Task details -
Each line of the records below that holds "production" should be copied out.

Supplied material -
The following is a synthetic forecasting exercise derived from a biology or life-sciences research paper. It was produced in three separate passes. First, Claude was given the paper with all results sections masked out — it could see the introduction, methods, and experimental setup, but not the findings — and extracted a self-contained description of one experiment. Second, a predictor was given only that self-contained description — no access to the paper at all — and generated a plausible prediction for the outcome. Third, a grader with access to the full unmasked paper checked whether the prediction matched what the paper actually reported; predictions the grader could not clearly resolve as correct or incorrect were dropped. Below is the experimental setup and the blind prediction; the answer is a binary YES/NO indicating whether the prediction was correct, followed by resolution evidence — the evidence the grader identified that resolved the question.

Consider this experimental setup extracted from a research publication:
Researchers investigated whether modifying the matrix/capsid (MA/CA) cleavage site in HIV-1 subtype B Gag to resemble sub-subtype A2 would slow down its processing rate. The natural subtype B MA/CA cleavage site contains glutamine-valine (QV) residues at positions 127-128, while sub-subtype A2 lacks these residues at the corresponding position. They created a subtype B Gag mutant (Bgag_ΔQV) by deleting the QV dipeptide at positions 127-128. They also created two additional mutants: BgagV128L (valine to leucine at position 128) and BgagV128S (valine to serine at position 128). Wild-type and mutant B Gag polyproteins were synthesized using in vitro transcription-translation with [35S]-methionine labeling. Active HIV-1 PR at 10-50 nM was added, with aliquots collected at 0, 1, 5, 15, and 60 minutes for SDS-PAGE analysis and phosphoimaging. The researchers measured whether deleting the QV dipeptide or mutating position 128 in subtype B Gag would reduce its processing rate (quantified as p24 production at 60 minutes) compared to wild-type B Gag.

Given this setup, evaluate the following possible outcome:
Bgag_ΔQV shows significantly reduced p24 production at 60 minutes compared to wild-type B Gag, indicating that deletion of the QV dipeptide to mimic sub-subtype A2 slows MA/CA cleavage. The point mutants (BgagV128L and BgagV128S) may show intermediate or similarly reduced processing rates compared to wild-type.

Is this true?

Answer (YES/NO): NO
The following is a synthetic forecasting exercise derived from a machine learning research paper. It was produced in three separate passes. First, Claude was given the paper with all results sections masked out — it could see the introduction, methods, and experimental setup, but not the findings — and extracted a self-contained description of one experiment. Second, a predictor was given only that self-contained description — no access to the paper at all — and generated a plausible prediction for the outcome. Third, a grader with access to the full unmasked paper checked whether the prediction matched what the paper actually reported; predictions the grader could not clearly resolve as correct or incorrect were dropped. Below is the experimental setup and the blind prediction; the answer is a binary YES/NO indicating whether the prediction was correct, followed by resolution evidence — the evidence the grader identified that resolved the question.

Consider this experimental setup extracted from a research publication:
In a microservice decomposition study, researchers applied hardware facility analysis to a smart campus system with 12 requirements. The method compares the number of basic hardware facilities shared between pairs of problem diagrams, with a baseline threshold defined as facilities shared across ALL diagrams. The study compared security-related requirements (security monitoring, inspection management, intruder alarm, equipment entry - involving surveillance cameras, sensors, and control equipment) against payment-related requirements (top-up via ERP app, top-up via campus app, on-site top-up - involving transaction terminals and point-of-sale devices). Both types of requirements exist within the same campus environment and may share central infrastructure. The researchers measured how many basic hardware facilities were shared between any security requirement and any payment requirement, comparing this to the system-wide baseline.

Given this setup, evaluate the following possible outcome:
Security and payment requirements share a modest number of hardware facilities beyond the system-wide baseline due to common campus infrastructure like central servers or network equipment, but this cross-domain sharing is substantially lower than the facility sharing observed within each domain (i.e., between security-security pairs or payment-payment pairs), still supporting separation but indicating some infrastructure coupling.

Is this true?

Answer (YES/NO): NO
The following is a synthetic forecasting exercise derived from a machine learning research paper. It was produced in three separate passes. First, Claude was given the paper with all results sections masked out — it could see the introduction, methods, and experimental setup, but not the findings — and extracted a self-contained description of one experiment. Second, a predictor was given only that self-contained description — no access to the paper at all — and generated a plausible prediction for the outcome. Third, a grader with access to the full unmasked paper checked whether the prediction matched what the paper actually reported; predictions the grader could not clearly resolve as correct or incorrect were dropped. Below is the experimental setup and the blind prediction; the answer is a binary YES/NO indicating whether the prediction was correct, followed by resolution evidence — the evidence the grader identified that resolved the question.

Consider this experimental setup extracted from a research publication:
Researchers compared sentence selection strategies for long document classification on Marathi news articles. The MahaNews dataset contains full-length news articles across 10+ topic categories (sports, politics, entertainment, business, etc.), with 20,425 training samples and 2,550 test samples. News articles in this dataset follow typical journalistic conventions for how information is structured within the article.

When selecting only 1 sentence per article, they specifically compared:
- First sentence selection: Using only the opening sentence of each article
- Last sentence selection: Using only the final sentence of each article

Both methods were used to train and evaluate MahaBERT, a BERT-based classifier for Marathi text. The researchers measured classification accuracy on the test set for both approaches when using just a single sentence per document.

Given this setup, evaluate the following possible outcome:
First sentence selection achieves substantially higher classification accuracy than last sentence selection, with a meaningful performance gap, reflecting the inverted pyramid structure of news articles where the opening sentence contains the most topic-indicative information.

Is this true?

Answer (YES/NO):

Solved problem -
Researchers investigated whether modifying the matrix/capsid (MA/CA) cleavage site in HIV-1 subtype B Gag to resemble sub-subtype A2 would slow down its processing rate. The natural subtype B MA/CA cleavage site contains glutamine-valine (QV) residues at positions 127-128, while sub-subtype A2 lacks these residues at the corresponding position. They created a subtype B Gag mutant (Bgag_ΔQV) by deleting the QV dipeptide at positions 127-128. They also created two additional mutants: BgagV128L (valine to leucine at position 128) and BgagV128S (valine to serine at position 128). Wild-type and mutant B Gag polyproteins were synthesized using in vitro transcription-translation with [35S]-methionine labeling. Active HIV-1 PR at 10-50 nM was added, with aliquots collected at 0, 1, 5, 15, and 60 minutes for SDS-PAGE analysis and phosphoimaging. The researchers measured whether deleting the QV dipeptide or mutating position 128 in subtype B Gag would reduce its processing rate (quantified as p24 production at 60 minutes) compared to wild-type B Gag.
Bgag_ΔQV shows significantly reduced p24 production at 60 minutes compared to wild-type B Gag, indicating that deletion of the QV dipeptide to mimic sub-subtype A2 slows MA/CA cleavage. The point mutants (BgagV128L and BgagV128S) may show intermediate or similarly reduced processing rates compared to wild-type.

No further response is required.